ホウジャクについての文章のうち、「庭で車を洗っていたら、側にあ」で始まり「様が入る。7-11月に出現。」まで続く部分を、一字も変えずに書き写してください。
#### 提示された文章 ####
庭で車を洗っていたら、側にある花にぶんぶんと飛んできた蛾がいました。ひょいと見たら、空中浮揚しながら長いストローを花に差し込みミツを吸っています。あーっホウジャクだ・・・、慌ててマクロレンズを装着し追いかけました。今まで見てはいたものの、本気になって撮影したことがありません。あまりにも動きが早いので、今回はシャッター優先で撮影してみました。

望遠ズームレンズですから、ホウジャクまでの距離は1m位あったでしょうか・・。1/400のシャッターですが、羽根の動きが止められません。でも最初にしては何とかうまく写っています。もちろんですが、連射機能を使用しバシャバシャとシャッターを切り、その中から画像を選んだことは言うまでもありません。


ホウジャク(スズメガの仲間)・・・
翅開長が40-50mm、分布は日本全土。昼行性の蛾で、容姿が蜂に似ることからホウジャク(蜂雀)と呼ばれる。棍棒状の触角を持つ。全身は褐色だが、後翅に黄色い模様が入る。7-11月に出現。
#### 提供データ ####
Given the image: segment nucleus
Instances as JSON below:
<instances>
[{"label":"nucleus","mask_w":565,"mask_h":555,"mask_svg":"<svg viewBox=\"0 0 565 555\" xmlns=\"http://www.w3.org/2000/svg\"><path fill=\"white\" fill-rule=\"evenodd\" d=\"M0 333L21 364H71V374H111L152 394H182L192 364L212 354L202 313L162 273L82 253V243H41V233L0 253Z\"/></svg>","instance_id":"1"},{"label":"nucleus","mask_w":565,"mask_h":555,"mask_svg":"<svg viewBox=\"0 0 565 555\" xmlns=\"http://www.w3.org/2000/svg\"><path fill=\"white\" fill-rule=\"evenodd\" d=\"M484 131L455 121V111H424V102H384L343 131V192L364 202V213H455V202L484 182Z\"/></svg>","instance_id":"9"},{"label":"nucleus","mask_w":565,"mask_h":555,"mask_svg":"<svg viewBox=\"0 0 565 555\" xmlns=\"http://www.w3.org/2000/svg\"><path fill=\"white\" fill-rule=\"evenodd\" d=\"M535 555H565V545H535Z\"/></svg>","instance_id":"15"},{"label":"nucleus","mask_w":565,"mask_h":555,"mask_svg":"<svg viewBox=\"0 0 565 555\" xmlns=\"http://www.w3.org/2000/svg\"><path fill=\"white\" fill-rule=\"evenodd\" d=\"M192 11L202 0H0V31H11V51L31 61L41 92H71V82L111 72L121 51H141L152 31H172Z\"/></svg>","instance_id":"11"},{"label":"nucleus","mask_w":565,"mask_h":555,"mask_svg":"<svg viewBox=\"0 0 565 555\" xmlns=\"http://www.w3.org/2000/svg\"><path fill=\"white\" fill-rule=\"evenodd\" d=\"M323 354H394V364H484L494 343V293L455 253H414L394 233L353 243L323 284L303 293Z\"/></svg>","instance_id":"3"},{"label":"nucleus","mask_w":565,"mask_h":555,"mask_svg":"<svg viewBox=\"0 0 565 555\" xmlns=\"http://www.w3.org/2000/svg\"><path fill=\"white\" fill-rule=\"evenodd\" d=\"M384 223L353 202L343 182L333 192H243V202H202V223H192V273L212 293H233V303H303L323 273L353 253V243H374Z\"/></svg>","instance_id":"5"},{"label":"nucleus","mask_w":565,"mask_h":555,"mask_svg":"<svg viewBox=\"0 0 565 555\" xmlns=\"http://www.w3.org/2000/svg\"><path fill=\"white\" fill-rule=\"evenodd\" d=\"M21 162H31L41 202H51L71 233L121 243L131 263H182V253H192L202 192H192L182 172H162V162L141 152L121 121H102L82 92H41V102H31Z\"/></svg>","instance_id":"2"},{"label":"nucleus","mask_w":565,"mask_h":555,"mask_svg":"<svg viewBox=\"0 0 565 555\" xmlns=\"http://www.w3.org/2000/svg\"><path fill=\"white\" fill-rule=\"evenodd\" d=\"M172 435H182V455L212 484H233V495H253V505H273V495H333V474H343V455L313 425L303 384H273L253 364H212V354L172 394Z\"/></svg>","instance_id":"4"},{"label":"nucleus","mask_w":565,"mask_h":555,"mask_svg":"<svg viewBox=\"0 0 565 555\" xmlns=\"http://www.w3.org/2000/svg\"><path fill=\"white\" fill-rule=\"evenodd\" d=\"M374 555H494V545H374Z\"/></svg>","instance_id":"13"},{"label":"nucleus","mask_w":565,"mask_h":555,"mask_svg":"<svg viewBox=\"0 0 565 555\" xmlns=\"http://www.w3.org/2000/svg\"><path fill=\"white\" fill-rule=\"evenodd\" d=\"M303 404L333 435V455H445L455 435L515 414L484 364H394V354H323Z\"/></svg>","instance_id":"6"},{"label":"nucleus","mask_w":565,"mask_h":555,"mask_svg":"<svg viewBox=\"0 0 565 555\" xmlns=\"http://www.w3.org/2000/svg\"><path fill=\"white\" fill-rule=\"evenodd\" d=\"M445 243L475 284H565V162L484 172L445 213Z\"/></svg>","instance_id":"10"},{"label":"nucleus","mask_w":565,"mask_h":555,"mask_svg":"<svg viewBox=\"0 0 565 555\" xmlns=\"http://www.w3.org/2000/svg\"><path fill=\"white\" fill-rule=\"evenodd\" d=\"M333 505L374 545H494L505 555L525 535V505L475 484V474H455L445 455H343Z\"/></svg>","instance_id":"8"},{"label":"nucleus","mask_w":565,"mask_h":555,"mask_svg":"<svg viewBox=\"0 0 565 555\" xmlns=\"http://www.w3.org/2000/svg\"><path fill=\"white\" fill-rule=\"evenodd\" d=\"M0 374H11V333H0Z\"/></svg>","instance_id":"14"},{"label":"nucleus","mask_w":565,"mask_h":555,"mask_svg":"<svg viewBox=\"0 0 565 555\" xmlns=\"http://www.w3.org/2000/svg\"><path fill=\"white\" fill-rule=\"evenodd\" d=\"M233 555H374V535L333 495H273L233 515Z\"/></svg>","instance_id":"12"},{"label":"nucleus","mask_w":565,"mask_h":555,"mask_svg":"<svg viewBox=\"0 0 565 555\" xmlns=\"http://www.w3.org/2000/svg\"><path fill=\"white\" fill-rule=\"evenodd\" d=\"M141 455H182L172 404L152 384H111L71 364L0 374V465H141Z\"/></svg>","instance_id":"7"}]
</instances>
####
### 完成した解答
庭で車を洗っていたら、側にある花にぶんぶんと飛んできた蛾がいました。ひょいと見たら、空中浮揚しながら長いストローを花に差し込みミツを吸っています。あーっホウジャクだ・・・、慌ててマクロレンズを装着し追いかけました。今まで見てはいたものの、本気になって撮影したことがありません。あまりにも動きが早いので、今回はシャッター優先で撮影してみました。

望遠ズームレンズですから、ホウジャクまでの距離は1m位あったでしょうか・・。1/400のシャッターですが、羽根の動きが止められません。でも最初にしては何とかうまく写っています。もちろんですが、連射機能を使用しバシャバシャとシャッターを切り、その中から画像を選んだことは言うまでもありません。


ホウジャク(スズメガの仲間)・・・
翅開長が40-50mm、分布は日本全土。昼行性の蛾で、容姿が蜂に似ることからホウジャク(蜂雀)と呼ばれる。棍棒状の触角を持つ。全身は褐色だが、後翅に黄色い模様が入る。7-11月に出現。